Scan the records below and report how many lines include the string "California"; the number alone will do.

Items from a data source:
+===+

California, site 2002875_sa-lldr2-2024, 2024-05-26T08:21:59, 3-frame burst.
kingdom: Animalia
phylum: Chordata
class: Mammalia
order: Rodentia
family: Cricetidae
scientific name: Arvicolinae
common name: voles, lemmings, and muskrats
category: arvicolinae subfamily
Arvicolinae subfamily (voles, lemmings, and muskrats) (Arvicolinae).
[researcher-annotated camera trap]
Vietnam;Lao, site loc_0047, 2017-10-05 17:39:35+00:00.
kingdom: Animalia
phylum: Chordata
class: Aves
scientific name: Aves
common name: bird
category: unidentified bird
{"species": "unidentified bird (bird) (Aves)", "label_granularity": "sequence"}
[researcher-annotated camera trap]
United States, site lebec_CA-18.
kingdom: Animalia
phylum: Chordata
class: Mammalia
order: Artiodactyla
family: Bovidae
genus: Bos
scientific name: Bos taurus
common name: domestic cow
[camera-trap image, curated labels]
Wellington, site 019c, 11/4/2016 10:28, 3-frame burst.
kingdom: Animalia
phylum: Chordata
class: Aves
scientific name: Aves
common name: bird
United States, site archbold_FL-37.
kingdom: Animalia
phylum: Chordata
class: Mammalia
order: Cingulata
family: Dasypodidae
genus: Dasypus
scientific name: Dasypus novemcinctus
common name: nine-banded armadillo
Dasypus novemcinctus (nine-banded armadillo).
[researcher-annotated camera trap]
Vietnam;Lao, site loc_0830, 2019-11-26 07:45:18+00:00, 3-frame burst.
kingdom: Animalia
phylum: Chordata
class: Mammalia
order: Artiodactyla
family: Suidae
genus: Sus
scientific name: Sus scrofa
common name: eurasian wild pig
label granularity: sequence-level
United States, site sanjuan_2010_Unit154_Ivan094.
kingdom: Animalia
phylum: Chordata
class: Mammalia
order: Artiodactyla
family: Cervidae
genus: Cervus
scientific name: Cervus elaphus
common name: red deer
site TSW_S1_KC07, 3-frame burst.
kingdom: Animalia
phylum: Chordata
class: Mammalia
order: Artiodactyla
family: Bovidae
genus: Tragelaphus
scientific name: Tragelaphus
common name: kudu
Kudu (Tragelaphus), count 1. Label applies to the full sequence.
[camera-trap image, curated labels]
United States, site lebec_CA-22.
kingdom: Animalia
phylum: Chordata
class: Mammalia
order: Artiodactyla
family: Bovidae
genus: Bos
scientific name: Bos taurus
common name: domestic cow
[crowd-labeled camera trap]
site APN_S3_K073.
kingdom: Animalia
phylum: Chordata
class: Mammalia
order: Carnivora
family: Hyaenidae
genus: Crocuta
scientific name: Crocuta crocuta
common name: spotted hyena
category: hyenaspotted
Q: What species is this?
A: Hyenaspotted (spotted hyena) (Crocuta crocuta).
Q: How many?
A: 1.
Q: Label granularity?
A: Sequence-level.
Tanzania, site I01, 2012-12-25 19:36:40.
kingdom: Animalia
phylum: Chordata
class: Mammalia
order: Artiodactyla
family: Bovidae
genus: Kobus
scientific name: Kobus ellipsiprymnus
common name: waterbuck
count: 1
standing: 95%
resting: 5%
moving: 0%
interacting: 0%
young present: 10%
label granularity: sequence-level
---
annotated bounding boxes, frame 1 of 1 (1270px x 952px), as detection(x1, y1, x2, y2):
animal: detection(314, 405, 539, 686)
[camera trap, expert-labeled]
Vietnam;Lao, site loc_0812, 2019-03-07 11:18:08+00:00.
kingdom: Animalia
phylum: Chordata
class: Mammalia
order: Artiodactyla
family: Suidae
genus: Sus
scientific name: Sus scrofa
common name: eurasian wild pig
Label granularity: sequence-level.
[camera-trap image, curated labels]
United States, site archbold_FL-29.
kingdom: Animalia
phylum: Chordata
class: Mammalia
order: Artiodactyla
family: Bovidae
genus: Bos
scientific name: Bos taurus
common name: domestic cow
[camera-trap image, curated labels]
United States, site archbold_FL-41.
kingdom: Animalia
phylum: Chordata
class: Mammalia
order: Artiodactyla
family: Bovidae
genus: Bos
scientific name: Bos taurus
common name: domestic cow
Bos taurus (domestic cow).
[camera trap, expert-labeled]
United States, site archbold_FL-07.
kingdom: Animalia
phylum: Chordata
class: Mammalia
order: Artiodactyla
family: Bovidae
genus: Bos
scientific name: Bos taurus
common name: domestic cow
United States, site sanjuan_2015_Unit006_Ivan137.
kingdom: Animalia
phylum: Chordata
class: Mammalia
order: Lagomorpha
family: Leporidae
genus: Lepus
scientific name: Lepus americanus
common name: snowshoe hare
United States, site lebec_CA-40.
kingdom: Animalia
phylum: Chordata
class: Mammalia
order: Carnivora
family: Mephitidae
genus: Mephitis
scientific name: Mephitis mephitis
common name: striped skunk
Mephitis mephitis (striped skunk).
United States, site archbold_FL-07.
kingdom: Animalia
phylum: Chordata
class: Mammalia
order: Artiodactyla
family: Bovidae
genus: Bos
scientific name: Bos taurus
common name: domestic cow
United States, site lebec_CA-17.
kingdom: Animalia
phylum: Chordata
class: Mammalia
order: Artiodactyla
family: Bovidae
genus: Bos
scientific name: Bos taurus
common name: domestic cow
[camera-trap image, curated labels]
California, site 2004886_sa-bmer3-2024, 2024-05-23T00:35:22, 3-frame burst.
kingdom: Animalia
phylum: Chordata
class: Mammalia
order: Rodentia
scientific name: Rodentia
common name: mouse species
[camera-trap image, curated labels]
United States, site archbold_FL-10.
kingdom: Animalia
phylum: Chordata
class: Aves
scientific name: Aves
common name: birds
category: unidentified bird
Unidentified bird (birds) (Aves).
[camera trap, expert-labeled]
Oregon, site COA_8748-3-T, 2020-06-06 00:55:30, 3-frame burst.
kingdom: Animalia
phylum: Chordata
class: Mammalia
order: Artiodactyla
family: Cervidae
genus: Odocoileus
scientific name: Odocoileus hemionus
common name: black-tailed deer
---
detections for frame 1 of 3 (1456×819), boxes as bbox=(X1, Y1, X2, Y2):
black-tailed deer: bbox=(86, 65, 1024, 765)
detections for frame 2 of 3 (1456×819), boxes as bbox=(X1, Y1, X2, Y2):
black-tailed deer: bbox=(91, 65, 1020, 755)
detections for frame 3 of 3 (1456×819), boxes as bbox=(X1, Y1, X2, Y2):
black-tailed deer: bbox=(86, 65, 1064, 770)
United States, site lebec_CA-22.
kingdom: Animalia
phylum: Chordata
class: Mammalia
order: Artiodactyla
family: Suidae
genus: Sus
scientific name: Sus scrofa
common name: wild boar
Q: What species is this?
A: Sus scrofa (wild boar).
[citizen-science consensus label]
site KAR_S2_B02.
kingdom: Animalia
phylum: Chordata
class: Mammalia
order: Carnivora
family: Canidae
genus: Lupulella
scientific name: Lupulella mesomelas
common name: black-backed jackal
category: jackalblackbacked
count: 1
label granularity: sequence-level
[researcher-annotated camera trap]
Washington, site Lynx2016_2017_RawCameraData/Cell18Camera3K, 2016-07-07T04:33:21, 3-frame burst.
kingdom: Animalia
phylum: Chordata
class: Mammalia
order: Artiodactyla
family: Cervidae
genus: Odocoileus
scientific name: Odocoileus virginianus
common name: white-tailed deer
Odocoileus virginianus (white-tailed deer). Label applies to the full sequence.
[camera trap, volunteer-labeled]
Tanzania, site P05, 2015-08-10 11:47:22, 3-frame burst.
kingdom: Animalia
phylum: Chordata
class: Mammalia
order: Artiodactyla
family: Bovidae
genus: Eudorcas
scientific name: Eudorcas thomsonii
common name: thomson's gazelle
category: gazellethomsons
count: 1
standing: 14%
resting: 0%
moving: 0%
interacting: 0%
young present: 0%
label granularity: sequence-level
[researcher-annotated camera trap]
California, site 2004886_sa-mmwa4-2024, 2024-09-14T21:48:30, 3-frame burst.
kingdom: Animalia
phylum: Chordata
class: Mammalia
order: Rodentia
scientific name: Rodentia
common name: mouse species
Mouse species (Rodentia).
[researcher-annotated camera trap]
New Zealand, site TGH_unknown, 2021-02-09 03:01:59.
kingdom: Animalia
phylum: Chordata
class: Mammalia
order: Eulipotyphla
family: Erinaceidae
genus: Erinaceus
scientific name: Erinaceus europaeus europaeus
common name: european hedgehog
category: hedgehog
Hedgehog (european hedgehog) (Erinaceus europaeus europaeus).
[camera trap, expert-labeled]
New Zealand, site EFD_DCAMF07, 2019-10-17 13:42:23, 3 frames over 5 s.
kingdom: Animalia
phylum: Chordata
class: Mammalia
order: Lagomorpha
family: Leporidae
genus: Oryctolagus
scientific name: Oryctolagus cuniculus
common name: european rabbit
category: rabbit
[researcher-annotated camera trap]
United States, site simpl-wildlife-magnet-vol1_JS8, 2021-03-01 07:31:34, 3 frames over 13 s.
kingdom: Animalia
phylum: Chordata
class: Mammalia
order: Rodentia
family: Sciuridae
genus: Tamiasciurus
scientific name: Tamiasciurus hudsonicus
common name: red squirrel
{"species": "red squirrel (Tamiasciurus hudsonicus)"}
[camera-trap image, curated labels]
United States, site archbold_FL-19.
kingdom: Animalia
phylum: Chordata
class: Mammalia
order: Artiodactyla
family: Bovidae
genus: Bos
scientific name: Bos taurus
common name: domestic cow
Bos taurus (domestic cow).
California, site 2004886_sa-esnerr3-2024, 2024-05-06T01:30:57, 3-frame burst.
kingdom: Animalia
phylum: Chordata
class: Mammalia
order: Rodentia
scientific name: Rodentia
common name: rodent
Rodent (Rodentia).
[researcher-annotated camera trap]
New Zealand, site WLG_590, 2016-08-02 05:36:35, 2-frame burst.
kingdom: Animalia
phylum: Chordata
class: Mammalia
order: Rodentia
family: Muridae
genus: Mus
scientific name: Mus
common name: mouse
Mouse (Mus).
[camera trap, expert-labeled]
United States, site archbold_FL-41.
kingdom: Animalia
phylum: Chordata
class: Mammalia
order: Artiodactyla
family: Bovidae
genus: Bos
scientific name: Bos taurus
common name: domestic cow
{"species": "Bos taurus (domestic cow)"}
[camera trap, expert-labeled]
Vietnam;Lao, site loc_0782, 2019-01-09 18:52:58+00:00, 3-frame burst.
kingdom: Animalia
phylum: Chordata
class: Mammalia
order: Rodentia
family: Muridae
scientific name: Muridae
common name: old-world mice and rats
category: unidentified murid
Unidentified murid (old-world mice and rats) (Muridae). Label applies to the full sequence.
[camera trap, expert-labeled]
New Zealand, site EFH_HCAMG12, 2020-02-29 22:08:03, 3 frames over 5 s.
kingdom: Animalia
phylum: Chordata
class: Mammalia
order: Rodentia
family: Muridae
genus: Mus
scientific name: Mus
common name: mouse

+===+

▶ _Answer_: 4